The excitement was almost enough to kill Israel’s 90-year-old president.
Right after Tel Aviv’s top basketball team won Europe’s championship crown in Milan in a nail-biting 96–86 victory that went into overtime, President Shimon Peres told the team’s coach by phone, “I watched the whole game and nearly had a heart attack.”
“You are heroes and have brought incredible pride to the State of Israel,” Peres told the Maccabi Electra Tel Aviv team, lauding their May 18 Euroleague victory.
The team’s return to Israel the day after its win appeared to more than vindicate Peres’s assessment that something extraordinary had happened. Thousands of fans, many of them dressed in Maccabi’s shade of yellow, gathered in Rabin Square for an open-air party where the players were cheered on, and everyone sang along to “We Are the Champions.”
It was the same day that the speaker of the Knesset set the date for the presidential election. But it was difficult to find reference to this long-awaited announcement, as images of the victory and the celebrations dominated television stations and print media. Prime Minister Benjamin Netanyahu put other duties on hold to host the team. He told the coach and players: “You brought great honor to Israel. I tell you that it was uplifting for all Israelis. You set an example.”
For many Israelis, their country’s prominence in the international arena for a reason completely unrelated to diplomatic matters was a welcome change. The recognition of a positive, apolitical national accomplishment was music to their ears.
In an interview with the Forward, the star of the game, David Blu, who scored 14 points and grabbed four rebounds, emphasized the point evident everywhere in the air: This was no mere team victory, nor was it even just a sports victory. “We didn’t just represent an organization or a city, we represented a *people*,” he said, “the Israeli people.”
In the thrill of the brief moment, few dwelled on the fact that the 12-member team consisted of seven non-Jewish foreigners and only five Israeli citizens, including three *olim*, or immigrants. Soon enough, some said that the country was getting carried away over a victory that shouldn’t, in actual fact, invoke national pride. Their critique was bound up with the broader questions of national identity that Israelis face.
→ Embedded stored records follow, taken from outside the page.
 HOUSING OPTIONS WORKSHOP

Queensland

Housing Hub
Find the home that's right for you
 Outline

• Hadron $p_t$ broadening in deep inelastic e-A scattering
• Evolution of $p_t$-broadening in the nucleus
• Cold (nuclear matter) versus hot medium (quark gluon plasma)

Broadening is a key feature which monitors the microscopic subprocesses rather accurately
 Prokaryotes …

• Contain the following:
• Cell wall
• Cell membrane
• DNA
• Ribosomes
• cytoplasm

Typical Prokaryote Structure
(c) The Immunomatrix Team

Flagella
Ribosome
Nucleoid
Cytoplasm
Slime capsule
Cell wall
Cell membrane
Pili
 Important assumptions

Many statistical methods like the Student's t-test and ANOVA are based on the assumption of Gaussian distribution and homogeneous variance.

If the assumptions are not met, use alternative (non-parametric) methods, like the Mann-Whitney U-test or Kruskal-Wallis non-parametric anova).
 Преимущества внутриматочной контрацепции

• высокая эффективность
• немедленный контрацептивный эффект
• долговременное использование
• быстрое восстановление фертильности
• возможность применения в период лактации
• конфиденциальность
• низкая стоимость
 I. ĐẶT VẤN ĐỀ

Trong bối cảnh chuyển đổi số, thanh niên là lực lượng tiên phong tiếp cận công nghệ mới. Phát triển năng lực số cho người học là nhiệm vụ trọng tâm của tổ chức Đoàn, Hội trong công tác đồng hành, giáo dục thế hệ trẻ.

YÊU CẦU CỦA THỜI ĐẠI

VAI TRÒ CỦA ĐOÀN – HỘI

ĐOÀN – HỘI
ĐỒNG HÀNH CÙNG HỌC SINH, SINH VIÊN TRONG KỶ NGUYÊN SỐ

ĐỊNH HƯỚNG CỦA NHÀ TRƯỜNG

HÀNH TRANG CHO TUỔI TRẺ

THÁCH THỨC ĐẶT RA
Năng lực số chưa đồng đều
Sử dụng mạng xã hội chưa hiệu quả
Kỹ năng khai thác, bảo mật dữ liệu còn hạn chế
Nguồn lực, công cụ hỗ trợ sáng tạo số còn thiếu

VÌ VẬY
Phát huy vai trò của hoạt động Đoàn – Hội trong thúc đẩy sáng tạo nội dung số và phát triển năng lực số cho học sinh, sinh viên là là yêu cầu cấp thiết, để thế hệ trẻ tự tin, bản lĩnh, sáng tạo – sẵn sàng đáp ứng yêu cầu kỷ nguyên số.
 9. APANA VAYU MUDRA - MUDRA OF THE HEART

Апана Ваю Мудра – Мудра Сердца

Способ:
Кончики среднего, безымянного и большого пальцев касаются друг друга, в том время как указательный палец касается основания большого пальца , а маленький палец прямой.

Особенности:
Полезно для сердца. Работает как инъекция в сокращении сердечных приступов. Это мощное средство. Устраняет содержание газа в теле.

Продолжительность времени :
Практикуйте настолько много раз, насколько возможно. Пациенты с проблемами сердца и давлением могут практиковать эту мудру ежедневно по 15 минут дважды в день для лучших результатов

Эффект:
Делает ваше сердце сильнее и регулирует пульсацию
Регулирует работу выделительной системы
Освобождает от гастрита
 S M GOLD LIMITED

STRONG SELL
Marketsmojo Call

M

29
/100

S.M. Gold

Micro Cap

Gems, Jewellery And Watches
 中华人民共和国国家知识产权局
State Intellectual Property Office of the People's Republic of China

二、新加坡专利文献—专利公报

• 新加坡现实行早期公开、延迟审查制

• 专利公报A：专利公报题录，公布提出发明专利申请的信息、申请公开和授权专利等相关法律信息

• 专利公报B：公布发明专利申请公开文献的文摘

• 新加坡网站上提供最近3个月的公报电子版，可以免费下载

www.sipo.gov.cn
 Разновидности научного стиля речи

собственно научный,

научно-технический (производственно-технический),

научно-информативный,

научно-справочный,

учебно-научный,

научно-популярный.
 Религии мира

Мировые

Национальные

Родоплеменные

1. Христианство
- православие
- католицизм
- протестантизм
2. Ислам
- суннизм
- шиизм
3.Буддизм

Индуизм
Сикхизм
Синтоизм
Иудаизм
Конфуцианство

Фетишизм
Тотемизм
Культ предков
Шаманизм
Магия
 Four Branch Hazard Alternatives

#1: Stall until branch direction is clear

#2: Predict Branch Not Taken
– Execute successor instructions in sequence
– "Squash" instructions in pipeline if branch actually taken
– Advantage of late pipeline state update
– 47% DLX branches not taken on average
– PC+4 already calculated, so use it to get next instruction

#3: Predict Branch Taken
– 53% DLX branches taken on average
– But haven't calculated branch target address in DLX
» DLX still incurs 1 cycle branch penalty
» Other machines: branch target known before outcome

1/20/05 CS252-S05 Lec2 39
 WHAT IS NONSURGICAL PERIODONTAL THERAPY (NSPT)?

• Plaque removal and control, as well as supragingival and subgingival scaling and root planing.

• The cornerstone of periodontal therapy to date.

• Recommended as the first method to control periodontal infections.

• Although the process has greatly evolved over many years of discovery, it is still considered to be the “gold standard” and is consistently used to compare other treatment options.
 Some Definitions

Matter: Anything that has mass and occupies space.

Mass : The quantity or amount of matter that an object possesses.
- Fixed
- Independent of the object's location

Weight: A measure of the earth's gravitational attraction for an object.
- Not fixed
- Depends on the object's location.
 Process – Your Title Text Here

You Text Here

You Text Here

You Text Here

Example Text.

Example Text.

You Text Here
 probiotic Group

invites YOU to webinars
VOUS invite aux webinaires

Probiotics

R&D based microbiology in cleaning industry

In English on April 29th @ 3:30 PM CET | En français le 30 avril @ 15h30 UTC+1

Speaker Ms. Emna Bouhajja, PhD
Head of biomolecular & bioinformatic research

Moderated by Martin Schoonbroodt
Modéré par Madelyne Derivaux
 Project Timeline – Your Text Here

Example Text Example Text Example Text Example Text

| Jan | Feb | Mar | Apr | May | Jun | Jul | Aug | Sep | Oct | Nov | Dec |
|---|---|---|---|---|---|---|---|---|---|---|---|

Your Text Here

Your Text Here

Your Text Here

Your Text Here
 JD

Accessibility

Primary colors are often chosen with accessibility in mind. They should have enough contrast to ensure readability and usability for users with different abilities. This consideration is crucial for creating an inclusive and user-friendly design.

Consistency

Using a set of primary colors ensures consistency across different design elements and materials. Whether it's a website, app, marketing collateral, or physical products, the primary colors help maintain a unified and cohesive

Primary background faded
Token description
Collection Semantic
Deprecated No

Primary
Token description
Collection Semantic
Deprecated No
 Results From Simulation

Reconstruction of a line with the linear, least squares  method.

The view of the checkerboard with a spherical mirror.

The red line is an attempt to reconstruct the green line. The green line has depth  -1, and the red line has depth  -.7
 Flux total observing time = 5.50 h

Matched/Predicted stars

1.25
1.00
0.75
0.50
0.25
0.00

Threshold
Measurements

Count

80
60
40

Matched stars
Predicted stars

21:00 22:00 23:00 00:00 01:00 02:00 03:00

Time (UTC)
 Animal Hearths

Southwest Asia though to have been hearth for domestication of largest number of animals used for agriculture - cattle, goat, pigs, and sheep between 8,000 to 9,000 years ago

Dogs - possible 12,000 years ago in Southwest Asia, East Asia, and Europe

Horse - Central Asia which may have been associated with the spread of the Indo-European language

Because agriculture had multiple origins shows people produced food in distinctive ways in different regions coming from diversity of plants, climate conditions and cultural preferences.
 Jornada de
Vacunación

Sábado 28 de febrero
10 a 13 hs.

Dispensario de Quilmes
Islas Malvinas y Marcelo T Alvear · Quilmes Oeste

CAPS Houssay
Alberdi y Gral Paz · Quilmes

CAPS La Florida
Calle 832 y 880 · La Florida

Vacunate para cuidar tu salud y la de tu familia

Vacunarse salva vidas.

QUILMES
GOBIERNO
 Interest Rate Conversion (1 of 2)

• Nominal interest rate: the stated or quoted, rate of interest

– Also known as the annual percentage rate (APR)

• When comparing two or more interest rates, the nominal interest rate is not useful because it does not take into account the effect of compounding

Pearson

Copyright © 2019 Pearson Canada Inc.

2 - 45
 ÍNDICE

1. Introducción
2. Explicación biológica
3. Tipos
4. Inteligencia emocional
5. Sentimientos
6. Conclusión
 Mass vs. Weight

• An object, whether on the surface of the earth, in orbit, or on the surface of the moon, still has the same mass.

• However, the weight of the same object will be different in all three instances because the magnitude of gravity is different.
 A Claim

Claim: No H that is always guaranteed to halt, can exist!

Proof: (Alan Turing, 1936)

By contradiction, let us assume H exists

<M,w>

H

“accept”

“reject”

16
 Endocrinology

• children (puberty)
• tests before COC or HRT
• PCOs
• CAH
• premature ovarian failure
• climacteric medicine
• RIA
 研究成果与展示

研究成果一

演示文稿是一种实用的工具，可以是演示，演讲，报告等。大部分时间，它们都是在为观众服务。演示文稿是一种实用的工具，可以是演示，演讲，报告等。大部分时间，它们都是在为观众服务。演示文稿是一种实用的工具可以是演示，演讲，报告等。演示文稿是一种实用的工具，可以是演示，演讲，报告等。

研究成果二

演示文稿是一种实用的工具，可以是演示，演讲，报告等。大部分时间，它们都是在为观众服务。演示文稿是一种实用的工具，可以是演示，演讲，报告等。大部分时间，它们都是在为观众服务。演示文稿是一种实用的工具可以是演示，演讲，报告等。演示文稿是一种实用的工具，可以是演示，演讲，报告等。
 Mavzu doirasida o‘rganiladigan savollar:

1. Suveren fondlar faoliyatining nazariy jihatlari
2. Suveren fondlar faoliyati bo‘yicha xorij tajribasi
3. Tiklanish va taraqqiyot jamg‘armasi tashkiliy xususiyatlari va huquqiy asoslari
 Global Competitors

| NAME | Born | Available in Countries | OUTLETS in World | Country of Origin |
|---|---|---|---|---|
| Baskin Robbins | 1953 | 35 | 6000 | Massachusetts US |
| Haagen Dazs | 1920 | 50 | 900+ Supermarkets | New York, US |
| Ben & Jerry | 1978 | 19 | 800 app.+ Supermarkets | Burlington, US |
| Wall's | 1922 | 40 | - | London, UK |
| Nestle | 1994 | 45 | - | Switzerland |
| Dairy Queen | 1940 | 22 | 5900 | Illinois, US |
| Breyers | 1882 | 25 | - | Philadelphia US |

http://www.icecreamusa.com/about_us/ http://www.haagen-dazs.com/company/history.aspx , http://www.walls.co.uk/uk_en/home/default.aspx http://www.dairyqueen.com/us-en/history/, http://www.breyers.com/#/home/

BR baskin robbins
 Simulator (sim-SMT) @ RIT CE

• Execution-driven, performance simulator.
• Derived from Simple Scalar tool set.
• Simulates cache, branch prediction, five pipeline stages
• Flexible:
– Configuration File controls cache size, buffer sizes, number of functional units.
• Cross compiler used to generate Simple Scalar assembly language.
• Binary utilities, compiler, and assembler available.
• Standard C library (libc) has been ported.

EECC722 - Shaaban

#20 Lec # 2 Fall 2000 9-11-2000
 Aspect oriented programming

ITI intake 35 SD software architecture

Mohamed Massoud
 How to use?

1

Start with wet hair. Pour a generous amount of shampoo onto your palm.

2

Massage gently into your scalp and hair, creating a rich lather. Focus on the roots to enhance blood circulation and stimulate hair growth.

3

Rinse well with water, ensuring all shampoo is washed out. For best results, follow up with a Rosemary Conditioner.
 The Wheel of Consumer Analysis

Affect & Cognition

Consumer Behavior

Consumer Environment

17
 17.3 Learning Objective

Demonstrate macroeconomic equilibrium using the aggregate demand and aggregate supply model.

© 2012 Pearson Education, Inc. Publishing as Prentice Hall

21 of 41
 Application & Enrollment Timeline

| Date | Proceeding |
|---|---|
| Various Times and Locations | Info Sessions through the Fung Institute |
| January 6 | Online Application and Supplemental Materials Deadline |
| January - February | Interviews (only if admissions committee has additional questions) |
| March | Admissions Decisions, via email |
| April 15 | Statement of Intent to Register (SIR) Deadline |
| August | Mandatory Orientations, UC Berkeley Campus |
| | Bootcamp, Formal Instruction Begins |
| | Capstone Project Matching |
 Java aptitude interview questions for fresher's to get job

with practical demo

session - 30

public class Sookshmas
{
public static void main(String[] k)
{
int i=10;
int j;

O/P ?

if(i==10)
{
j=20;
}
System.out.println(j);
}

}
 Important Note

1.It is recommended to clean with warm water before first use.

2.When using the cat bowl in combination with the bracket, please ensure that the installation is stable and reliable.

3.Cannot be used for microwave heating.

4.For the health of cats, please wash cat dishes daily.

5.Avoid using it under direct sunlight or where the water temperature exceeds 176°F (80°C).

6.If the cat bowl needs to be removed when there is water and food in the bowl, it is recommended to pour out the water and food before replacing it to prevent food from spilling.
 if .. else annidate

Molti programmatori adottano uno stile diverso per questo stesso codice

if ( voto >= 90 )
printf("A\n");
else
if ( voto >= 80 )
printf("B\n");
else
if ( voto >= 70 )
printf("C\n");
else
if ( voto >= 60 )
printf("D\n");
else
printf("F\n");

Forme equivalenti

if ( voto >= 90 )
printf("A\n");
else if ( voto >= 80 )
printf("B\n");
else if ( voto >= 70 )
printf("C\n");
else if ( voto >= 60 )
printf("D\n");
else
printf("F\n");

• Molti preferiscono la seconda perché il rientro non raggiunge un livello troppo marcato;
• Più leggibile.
Amal Jamal, author of “The Arab Public Sphere in Israel: Media Space and Cultural Resistance,” said that the victory was an “irrelevance” to most Israeli-Arabs, who constitute 20% of the population. They prefer soccer to basketball and view Maccabi Tel Aviv as a Jewish team, Jamal said.
But post-game reflection was not limited to the Arab sector on the question of just what nation was basking in the aura of national pride.